Brett Brown called them speed bumps. At times they seemed like cavernous potholes.
In spite of finishing 10-72, the Sixers' biggest concerns this season weren't always wins and losses. There was enough going on off the court that maneuvering those issues could have been a job in itself.
"It was a season of distraction, I concede that," Brown said Thursday at his end of the season press conference. "You would not be telling the truth if every moment of your awake day was dedicated to where it should have been coaching basketball. There were many times that you do get pulled to the left or the right."

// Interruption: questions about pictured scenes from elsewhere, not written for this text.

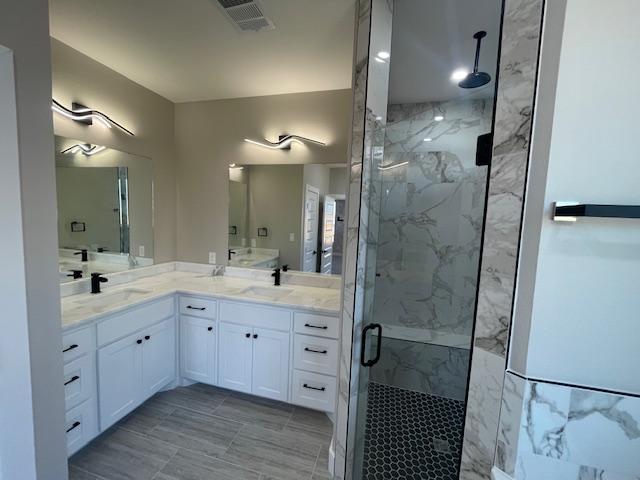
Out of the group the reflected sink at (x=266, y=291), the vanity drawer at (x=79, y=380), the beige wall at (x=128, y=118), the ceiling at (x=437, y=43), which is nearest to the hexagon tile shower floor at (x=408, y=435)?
the reflected sink at (x=266, y=291)

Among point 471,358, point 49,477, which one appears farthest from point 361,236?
point 49,477

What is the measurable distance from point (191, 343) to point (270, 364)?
773mm

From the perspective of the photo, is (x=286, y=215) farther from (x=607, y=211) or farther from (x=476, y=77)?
(x=607, y=211)

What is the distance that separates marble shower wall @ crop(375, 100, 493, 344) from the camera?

Brown already had plenty on his plate with managing one of the youngest teams and a myriad of positional uncertainties within the roster. But from as early as November, Brown was tasked with handling non-game situations.
Complete coverage of the Philadelphia 76ers and their rivals in the NBA from NBC Sports Philadelphia.
Rookie Jahil Okafor, who was 19 at the time, was part of a series of legal problems, which included a physical altercation outside of a Boston nightclub, having a gun pointed at him outside an Old City nightclub and being pulled over on the Ben Franklin Bridge for driving 108 mph.
As these reports unfolded, former general manager and president of basketball operations Sam Hinkie did not address the media. Instead, Brown spoke on the incidents. Looking back, Brown said he actually did not mind being at the forefront of the questions.
"Sometimes I think Sam unfairly was criticized for putting me out there," he said. "It's not true. I never resented that. … I, in many ways, wanted the responsibility because I knew what I wanted to say. I felt like I could say it best."
That would not be the only time one of the Sixers was linked to legal issues. This month, TMZ reported Nerlens Noel was being sued for allegedly trashing a former rental home. The owners are asking for more than $75,000 for repairs and the removal of a tombstone placed on the property that read "RIP," which the owners believe was left as a death threat.
These incidents are more than enough for a team in a single season. Yet on top of that, Brown also coached through significant front office changes. In December, the Sixers hired Jerry Colangelo as chairman of basketball operations and special advisor. As the team worked toward making additions to the front office, Hinkie abruptly resigned, and Bryan Colangelo was named president of basketball operations with only a week left in the season.
Throw in a laundry list of injuries, which included Okafor's season-ending surgery in late March to repair a torn meniscus, and Brown also finagled 37 different starting lineups.
Brown's title remained the same throughout the season, but the reality of his job duties went far beyond "head coach."
"I just do know that it wasn't at all a smooth year," Brown said. "With most programs, a speed bump would equal your best player goes out for three weeks because of an injury or you're on a five-game losing streak or maybe there's a problem where somebody wants to play more and you just don't think they should be playing more. Those are the speedbumps that exist in normal teams in normal coaching situations where you're the head coach.
"This season wasn't that for me personally."